__SET TASK__
Show each line of the data below that contains the string "point", matching letter case exactly.
------ DATA EXCERPTS
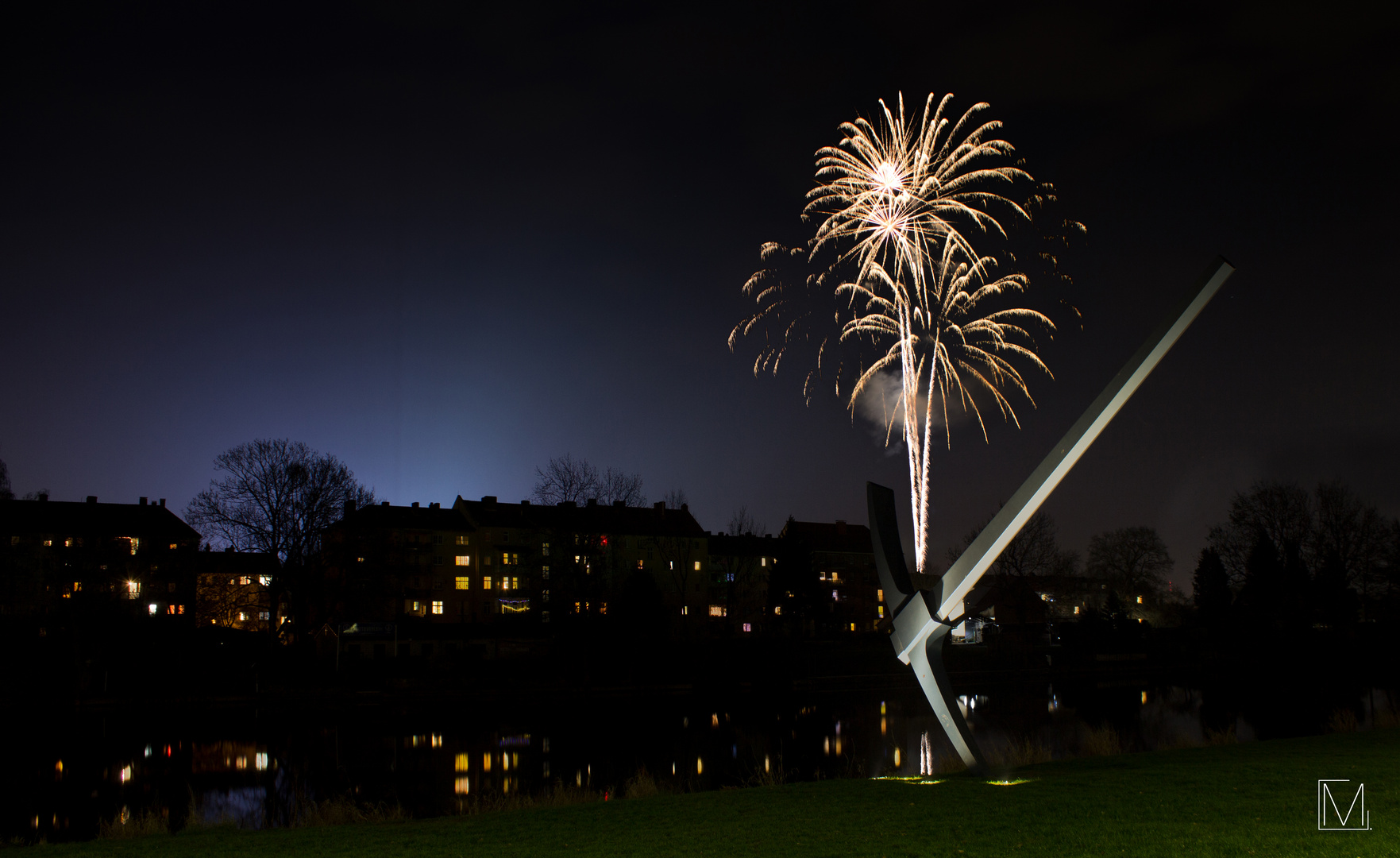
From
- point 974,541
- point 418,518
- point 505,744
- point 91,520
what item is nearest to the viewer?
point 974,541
------------
------ DATA EXCERPTS
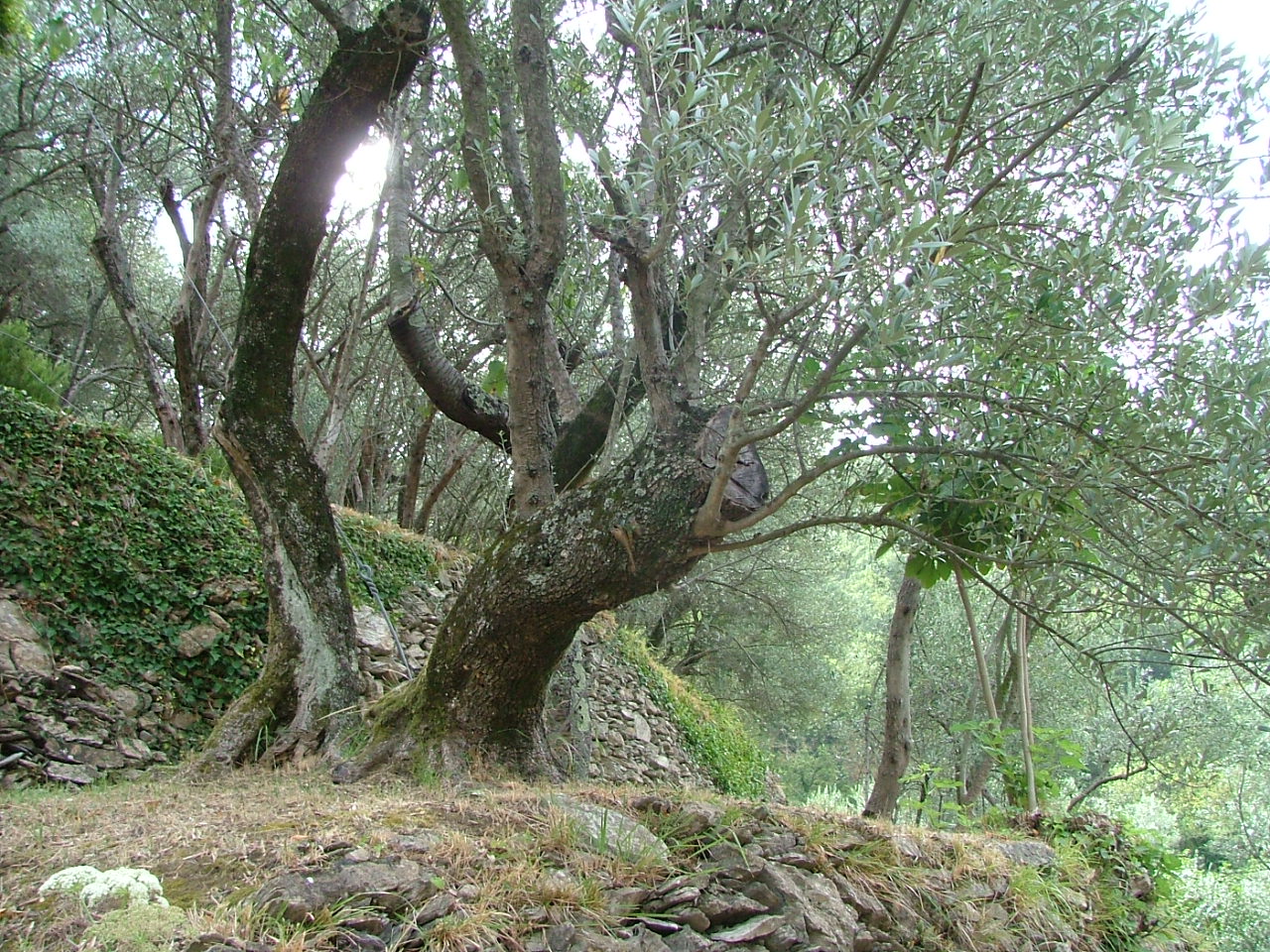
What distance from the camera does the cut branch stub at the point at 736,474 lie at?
------------
__THE SOLUTION__
- point 974,541
- point 418,518
- point 505,744
- point 91,520
point 974,541
What distance from the camera does the cut branch stub at the point at 736,474 lie at?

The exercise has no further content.